Sure, you recognize a Tudor house when you see it. The half-timbering and steeply pitched roof are dead giveaways. Trying to pin down just what gives a fine Tudor home its charm, however, is not so easy. Maybe it's the rambling layout or the rich, earthy materials. Maybe it's the home's connection with this country's Anglo-Saxon heritage. "The whole thing with Tudor," says Yong Pak, a partner in the Atlanta-based residential design firm Pak Heydt and Associates, "is, how do you make it real?"

By "real," Pak means the style's early English roots. Emerging on the heels of the Gothic movement, the Tudor style thrived during the reign of the Tudor monarchs, from Henry VII in 1485 to the death of Elizabeth I in 1603. As English carpentry came of age, wealthy landowners traded the fortresslike character of Gothic castles for more domesticated homes with brick and timber-and-stucco façades and elegant rooms paneled in linenfold oak. These early examples grew organically down through the generations, sprawling over the English countryside.

In the 19th century, William Morris, a proponent of the Arts and Crafts movement, helped spark a Tudor revival in England that swept this country a few decades later. During the roaring '20s, the style became known as Stockbroker Tudor for its statement of conservative good taste and its popularity among the new-monied set.

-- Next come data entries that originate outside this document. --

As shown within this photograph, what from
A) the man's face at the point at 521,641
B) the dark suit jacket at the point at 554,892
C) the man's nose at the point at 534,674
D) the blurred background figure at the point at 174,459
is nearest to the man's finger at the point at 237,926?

Tudor homes tend to be asymmetrical, with façades of dark timbers and stucco, brick, or limestone. Roofs are steeply pitched and complex, with gable ends poking this way and that. Massive chimneys crowned with chimney pots thrust skyward. Bays of casement windows with diamond-paned leaded glass jut out from exterior walls. Inside, the layout is also asymmetrical, with a central great room -- a characteristic carried over from castle architecture -- anchoring a series of smaller, more specifically functional rooms designated for dining, sleeping, and reading.

Today, homeowners are choosing the Tudor style as a backlash against "McMansions." Instead of formal, look-at-me homes with cavernous rooms and soaring ceilings, Tudors tend to be informal and romantic, conjuring associations of aristocracy and unstudied wealth. Just as they did during the early 20th-century Tudor explosion, these houses add a patina of age to new neighborhoods, with a nod to our English past.

Whether they feature a classic half-timbered façade or a limestone façade like the homes of the Cotswolds, the best contemporary homes are about the quality of the experience rather than how they look from the street. "There's a certain sublime feeling you get from a Tudor house," says Pak. "Part of it is the romance of the materials and craftsmanship, and part of it is the coziness."